Dataset excerpts:
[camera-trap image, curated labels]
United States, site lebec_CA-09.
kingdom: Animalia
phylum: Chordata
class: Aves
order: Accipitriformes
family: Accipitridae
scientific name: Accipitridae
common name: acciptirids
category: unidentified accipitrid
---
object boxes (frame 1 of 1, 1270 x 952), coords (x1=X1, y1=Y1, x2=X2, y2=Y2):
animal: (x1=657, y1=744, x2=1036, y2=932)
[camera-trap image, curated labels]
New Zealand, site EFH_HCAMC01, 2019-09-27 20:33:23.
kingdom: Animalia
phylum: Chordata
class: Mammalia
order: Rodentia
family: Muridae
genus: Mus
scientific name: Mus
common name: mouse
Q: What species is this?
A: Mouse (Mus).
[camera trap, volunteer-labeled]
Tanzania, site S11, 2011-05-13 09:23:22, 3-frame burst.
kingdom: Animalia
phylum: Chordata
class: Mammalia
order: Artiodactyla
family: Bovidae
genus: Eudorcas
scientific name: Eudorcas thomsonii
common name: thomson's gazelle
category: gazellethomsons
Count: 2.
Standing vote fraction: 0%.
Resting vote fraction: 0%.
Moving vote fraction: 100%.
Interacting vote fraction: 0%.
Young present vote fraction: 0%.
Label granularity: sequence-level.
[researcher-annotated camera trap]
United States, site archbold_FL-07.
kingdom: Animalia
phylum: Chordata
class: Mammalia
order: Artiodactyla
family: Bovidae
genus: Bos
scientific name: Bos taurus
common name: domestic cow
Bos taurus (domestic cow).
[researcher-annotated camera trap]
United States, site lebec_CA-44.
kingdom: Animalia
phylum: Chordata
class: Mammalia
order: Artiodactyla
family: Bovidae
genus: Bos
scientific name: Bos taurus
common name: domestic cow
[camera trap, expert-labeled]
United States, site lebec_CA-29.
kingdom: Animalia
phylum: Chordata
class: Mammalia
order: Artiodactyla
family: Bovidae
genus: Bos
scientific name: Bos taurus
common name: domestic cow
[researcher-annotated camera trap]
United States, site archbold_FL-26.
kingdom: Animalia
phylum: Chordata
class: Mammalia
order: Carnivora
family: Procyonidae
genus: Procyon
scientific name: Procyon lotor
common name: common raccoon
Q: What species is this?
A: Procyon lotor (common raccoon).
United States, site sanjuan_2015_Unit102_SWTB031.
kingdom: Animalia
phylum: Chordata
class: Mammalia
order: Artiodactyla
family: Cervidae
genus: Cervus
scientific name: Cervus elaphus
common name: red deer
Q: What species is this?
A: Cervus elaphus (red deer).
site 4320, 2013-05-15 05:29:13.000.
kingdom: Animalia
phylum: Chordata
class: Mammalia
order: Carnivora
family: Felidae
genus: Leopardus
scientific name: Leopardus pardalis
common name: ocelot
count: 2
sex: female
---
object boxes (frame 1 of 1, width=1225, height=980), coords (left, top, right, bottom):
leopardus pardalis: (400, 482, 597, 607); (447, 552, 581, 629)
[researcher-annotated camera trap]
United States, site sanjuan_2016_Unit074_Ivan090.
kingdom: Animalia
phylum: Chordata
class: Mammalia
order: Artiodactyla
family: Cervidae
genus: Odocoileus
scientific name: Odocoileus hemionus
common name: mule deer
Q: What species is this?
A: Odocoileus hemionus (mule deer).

#### What is required:
What is needed is the number of lines above that include the string "States", and nothing else.

#### Reply:
7